By MICHAEL DONOGHUE
Islander Staff Reporter
ST. ALBANS -- The Northwestern Medical Center in St. Albans reported late Friday afternoon that one of its employees had tested positive for COVID-19.
The Islander had reported the St. Albans hospital had two positive tests among patients last Saturday morning.
“With the presence of COVID-19 in our community, we have understood that it was inevitable that employees from among our team of nearly 900 people would eventually test positive for the virus,” Dr. John Minadeo, Chief Medical Quality Officer said.
The positive test came as Vermont Health Commissioner Mark Levine announced during the Friday news conference that 10 people testing positive for COVID-19 have died in Vermont.
Seven of the deaths are patients from the Burlington Health and Rehabilitation on Pearl Street. One of them died in a hospital setting, Dr. Levine said
The number of positive tests hit 184 as of Friday, compared to 95 positives on Tuesday, the Vermont Health Department said.
Grand Isle County – along with Essex County – still has no reported cases.
The number of conducted tests hit 2,261 as of Friday compared to 1,535 on Tuesday.
The St. Albans hospital knew its staff would be impacted after he two patients were infected.
The hospital said it would not provide additional information about the infected person, including whether it was a man or woman, a doctor or nurse or some other profession. The hospital also failed to provide an age range.
The Medical Center made the announcement on its website. NMC officials did not respond to phone messages on Friday seeking more information.
The state was more forthcoming during a more than one-hour news conference featuring Gov. Phil Scott, Commissioner Levine and other key commissioners.
The news conference was used by Gov. Scott to further outline his announcement from late Thursday afternoon ordering the closing of schools and ending in-person learning for the academic year.
“I know this news is incredibly difficult, it’s disappointing, it’s just plain sad” Scott told reporters, many calling into the Montpelier press conference.
The school closing order came two days after Scott’s “Stay Home, Stay Safe” order asking Vermonters to stay at home.
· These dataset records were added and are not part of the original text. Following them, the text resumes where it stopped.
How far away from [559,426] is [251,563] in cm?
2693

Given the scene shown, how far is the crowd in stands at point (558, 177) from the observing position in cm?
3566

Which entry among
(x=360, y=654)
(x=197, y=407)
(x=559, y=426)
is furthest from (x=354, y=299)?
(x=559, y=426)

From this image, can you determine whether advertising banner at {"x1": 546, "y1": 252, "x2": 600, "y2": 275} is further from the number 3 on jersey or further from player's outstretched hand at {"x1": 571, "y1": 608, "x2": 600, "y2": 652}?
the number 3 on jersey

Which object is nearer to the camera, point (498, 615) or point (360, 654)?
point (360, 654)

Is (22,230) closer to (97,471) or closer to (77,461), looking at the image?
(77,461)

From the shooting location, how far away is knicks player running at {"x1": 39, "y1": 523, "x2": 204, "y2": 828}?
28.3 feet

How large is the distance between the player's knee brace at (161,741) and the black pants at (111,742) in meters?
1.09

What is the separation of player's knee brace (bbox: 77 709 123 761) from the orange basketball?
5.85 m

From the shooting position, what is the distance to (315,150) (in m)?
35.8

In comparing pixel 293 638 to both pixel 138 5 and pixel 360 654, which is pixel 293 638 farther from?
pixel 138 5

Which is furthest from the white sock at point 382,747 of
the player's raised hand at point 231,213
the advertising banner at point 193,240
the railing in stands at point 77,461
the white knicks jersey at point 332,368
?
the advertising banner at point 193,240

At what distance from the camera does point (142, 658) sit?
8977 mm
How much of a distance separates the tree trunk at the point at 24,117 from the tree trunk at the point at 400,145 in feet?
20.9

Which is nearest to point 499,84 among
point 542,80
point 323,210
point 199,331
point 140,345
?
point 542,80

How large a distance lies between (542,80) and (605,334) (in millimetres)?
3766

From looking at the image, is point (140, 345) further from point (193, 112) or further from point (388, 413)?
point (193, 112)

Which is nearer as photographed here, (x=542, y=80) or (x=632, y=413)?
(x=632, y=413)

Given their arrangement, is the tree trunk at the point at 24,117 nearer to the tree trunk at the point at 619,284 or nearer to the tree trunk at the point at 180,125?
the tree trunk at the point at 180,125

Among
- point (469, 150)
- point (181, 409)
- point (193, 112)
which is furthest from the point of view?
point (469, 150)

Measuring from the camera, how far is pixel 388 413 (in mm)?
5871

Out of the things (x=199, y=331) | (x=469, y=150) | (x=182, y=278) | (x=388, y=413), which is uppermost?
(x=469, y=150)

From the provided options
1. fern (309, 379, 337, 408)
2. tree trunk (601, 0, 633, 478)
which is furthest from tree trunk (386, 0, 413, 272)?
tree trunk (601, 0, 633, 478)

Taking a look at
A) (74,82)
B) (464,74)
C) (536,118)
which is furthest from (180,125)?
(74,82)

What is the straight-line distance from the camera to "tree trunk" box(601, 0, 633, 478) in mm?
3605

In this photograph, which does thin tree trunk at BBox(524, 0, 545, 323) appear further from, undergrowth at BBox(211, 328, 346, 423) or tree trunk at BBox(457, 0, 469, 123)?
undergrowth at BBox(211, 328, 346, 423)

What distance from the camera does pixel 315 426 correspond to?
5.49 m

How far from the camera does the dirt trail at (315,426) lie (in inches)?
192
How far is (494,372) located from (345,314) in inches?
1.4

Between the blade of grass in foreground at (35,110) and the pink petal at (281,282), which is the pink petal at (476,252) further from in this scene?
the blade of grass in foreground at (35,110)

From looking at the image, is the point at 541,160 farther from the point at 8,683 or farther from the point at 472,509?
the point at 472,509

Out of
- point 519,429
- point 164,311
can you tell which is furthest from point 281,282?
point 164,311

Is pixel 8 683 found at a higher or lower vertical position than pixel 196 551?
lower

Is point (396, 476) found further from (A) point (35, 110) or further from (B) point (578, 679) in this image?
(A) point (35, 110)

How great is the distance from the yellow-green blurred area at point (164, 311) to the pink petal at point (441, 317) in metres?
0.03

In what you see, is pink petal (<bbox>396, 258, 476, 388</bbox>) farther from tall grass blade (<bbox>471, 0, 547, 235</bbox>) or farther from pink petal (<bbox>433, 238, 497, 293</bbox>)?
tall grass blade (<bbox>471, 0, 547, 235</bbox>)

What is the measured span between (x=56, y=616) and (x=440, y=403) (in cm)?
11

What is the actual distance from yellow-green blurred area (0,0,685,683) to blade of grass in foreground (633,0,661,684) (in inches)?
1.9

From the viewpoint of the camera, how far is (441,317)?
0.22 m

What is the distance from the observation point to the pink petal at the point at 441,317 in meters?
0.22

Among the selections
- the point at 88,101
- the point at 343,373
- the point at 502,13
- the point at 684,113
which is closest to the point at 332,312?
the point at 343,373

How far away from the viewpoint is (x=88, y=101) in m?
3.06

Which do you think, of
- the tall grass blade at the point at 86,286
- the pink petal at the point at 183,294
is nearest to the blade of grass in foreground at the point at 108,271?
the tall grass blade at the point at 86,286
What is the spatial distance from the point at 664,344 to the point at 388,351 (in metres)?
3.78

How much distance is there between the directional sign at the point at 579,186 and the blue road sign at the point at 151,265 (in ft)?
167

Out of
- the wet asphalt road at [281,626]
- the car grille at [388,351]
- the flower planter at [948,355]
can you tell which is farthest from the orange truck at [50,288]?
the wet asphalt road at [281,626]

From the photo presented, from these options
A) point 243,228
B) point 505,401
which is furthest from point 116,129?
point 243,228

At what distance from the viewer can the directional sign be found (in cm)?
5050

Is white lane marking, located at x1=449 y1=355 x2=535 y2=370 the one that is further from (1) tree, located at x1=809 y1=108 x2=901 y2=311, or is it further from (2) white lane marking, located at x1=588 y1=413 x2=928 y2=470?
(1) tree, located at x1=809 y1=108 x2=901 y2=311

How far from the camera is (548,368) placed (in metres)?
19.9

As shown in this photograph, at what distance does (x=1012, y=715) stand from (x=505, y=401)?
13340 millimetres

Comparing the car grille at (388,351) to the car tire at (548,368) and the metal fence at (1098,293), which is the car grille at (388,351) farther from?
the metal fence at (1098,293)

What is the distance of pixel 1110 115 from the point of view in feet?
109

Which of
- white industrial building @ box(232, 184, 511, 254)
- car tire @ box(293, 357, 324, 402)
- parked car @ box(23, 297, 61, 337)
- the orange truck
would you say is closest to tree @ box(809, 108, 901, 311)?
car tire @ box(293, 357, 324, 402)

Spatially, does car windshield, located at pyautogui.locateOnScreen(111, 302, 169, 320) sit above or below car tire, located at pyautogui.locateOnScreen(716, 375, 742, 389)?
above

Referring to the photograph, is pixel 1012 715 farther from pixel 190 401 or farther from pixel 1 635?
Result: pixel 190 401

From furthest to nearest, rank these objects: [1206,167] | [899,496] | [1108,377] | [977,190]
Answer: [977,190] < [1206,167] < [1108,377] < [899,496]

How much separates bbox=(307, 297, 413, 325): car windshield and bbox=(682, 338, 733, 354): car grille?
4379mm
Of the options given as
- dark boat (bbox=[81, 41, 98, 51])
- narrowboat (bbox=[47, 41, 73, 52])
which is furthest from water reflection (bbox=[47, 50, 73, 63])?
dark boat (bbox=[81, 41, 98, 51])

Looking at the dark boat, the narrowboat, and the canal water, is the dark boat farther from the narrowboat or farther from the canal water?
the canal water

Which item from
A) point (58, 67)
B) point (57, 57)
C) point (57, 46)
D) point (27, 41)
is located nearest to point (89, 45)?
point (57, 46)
Scott’s Executive Order, effective on allows for certain essential Vermont services, including grocery stores, banks, hardware stores and the news media to continue to deliver assistance for Vermonters.
Scott and U.S. Sen. Patrick J. Leahy, D-Vt. are among those that have been urging Vermonters to stay home. Leahy took the additional step of asking out-of-staters to stay out of Vermont while the state tries to resolve the epidemic.
Under questioning, Scott urged thousands of college and high school students sent home without all the property from their dorm rooms to hold off on returning to retrieve items. Many of them are from out-of-state – including hot spots like New York State.
“They should ask themselves, Do I want it or do I need it?,” Scott responded.
“If you just want it, stay right where you are until we get further down this path. If you need it….I’m sure the school could ship it to you. What’s the best action for your personal safety and others?”
Gov. Scott also told reporters that it is up to the state legislature to delay the start of a July 1 ban on single-use plastic grocery bags. Scott said believed he did not have authority to order a delay.
Some Vermont stores are refusing baggers to handle reusable grocery bags.